» Exercise brief
Reproduce the records word for word, starting at the line that contains "From the image, does" and going on through the end of the records.

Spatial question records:
>>>

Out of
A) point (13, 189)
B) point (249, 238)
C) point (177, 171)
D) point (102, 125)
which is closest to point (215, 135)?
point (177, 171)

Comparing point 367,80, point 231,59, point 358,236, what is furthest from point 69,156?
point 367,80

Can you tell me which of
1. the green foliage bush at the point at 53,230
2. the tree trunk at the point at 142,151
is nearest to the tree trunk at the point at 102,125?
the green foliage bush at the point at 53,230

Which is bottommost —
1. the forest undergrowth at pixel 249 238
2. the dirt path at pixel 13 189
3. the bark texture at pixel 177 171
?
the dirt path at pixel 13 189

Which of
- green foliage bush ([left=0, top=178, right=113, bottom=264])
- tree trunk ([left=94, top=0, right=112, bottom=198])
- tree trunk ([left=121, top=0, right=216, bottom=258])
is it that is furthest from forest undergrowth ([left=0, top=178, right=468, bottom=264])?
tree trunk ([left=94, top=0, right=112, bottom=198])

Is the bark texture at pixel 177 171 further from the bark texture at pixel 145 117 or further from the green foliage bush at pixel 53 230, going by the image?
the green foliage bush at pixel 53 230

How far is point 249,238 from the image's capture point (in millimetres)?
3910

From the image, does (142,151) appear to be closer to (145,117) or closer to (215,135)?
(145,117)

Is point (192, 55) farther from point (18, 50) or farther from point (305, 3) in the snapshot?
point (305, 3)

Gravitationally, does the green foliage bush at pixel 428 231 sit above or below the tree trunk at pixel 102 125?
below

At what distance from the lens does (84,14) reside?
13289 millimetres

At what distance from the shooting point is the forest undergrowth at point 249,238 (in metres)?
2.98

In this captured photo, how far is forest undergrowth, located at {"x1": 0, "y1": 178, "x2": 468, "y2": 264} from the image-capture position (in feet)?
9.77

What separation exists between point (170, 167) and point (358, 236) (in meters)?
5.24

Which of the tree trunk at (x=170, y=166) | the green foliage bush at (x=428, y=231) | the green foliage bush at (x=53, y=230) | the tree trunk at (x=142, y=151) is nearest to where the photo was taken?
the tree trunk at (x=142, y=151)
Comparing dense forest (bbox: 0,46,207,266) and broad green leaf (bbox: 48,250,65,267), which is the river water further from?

<<<

» Written response
From the image, does (142,151) appear to be closer to (145,117) or closer to (215,135)?
(145,117)

Is point (192, 55) farther from point (18, 50) or farther from point (305, 3) in the snapshot?
point (305, 3)

Gravitationally, does the green foliage bush at pixel 428 231 sit above or below the tree trunk at pixel 102 125?
below

At what distance from the lens does (84,14) reside?
13289 millimetres

At what distance from the shooting point is the forest undergrowth at point 249,238 (in metres)?
2.98

In this captured photo, how far is forest undergrowth, located at {"x1": 0, "y1": 178, "x2": 468, "y2": 264} from the image-capture position (in feet)?
9.77

What separation exists between point (170, 167) and point (358, 236) (in meters)?
5.24

Which of the tree trunk at (x=170, y=166) | the green foliage bush at (x=428, y=231) | the green foliage bush at (x=53, y=230) | the tree trunk at (x=142, y=151) is nearest to where the photo was taken?
the tree trunk at (x=142, y=151)
Comparing dense forest (bbox: 0,46,207,266) and broad green leaf (bbox: 48,250,65,267), which is the river water further from?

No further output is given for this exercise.